YOUR INSTRUCTIONS - Reproduce every one of the entries below word for word, keeping each line in its original order.

# start of DATA SECTION

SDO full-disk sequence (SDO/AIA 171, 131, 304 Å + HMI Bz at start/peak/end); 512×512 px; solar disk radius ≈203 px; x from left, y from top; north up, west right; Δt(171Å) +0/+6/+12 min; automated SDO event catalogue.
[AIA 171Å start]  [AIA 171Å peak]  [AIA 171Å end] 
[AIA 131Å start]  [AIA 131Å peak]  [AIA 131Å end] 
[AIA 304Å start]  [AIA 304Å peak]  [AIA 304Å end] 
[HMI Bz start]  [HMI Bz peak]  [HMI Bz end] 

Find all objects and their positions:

# end of DATA SECTION

TASK RESPONSE -
SDO full-disk sequence (SDO/AIA 171, 131, 304 Å + HMI Bz at start/peak/end); 512×512 px; solar disk radius ≈203 px; x from left, y from top; north up, west right; Δt(171Å) +0/+6/+12 min; automated SDO event catalogue.
[AIA 171Å start]  [AIA 171Å peak]  [AIA 171Å end] 
[AIA 131Å start]  [AIA 131Å peak]  [AIA 131Å end] 
[AIA 304Å start]  [AIA 304Å peak]  [AIA 304Å end] 
[HMI Bz start]  [HMI Bz peak]  [HMI Bz end] 

Find all objects and their positions:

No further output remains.